Rangliste der Pressefreiheit — Platz 16 von 180

Deutschland steht auf der Rangliste der Pressefreiheit auf Platz 14 von weltweit 180 Ländern. Damit liegt es innerhalb der EU im oberen Mittelfeld. Eine "Nahaufnahme" zu den wichtigsten aktuellen Problemfeldern, veröffentlicht mit der Rangliste der Pressefreiheit im Februar 2014:

Immer deutlicher wurde 2013, wie stark Journalisten auch hierzulande im Visier in- und ausländischer Sicherheitsbehörden sind. Der niedersächsische Verfassungsschutz räumte ein, jahrelang Journalisten überwacht zu haben, die in extremistischen Milieus recherchieren. Zudem wurde bekannt, dass der US-Geheimdienst CIA versuchte, beim Bundesverfassungsschutz Informationen über einen deutschen Reporter zu bekommen. Die flächendeckende Internetüberwachung durch Geheimdienste wie NSA und GCHQ stellt den Quellenschutz für Journalisten grundsätzlich infrage.

Ins Auge sticht daneben die weiter abnehmende Vielfalt der Presse: Die Zahl von Zeitungen mit eigener Vollredaktion hat weiter abgenommen. Auch 2013 wurden einige Redaktionen geschlossen, von Konkurrenten übernommen oder zusammengelegt. In vielen Regionen gibt es keine konkurrierenden lokalen Tageszeitungen mehr.

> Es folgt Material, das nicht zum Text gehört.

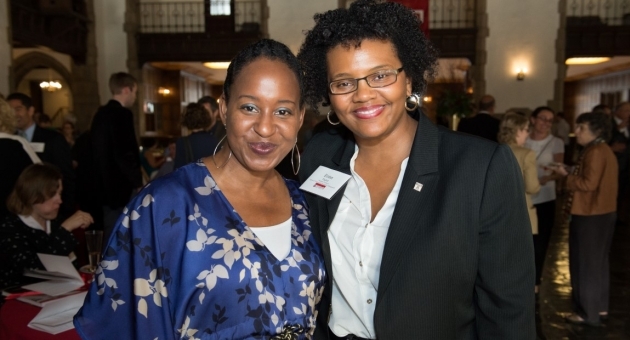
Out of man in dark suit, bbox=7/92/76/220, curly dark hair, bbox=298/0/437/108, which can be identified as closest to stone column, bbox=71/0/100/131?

Wiederholt beschlagnahmten Staatsanwälte Recherchematerial von Journalisten oder forschten bei Ermittlungen gezielt nach Medienkontakten. Im Juli trat zudem die Neuregelung der Bestandsdatenauskunft in Kraft, die Polizei und Geheimdiensten leichten Zugriff auf Informationen wie Handy-PIN, Passwörter zu E-Mail- und Cloud-Diensten sowie auf dynamische IP-Adressen gewährt. Neu entflammt ist auch die Diskussion um die Vorratsdatenspeicherung. Beide Maßnahmen bedrohen den Schutz journalistischer Quellen und sind geeignet, potenzielle Informanten abzuschrecken.

Nach wie vor beantworten manche Behörden Anfragen auf Grundlage der Informationsfreiheitsgesetze von Bund und Ländern schleppend und gegen hohe Gebühren. Fünf Bundesländer haben gar keine eigenen Regelungen. Für Verunsicherung sorgte ein Urteil des Bundesverwaltungsgerichts, das die Auskunftsansprüche der Presse gegenüber Bundesbehörden in Frage stellt.

Mit Sorge beobachtete Reporter ohne Grenzen auch, dass Journalisten wiederholt Drohungen von Neonazis, Salafisten oder aus dem Umfeld von Kriminellen erhielten. Mehrfach behinderten Polizisten die Berichterstattung über Demonstrationen.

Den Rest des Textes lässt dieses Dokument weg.